--- What is required ---
Only the lines from the one that contains "Nkvw Vacuum Pumping System" to the last line below, both included, should be transcribed. Pictures stay out of the copy.

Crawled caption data
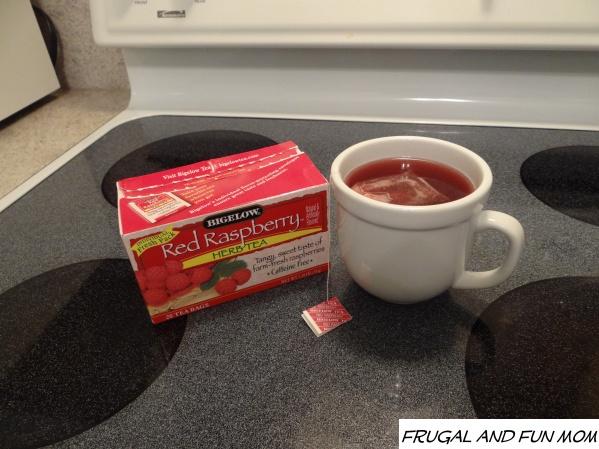 Red Raspberry Herb Tea, Back To School Routines with Walmart and Bigelow Tea #AmericasTea #shop #cbias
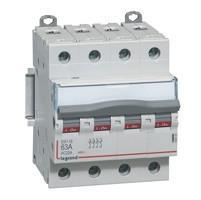 Выключатель-разъединитель Legrand DX3 4П 32A 406479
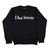Dior Homie Sweatshirt Black | Asthetiques ($120.00) - Svpply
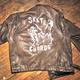 Lederjacke / Leather jacket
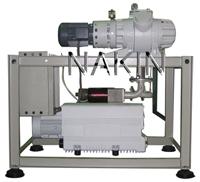 Nkvw Vacuum Pumping System
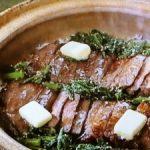 土鍋ステーキご飯
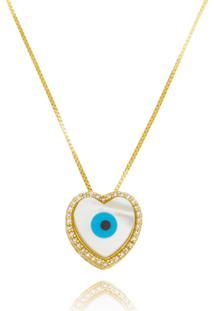 Colar Drusi Semi Joias Coração Com Olho Grego Madre Pérola Dourado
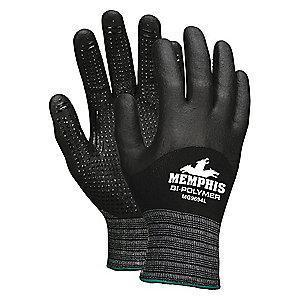 MCR 15 Gauge Dotted Nitrile Coated Gloves, M, Black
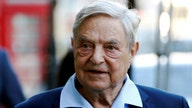 Facebook says Soros allegations 'wrong' after Zuckerberg criticism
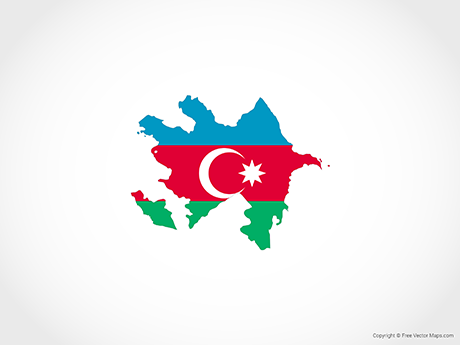 Free Vector Map of Azerbaijan - Flag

--- Response to this task ---
 Nkvw Vacuum Pumping System
 土鍋ステーキご飯
 Colar Drusi Semi Joias Coração Com Olho Grego Madre Pérola Dourado
 MCR 15 Gauge Dotted Nitrile Coated Gloves, M, Black
 Facebook says Soros allegations 'wrong' after Zuckerberg criticism
 Free Vector Map of Azerbaijan - Flag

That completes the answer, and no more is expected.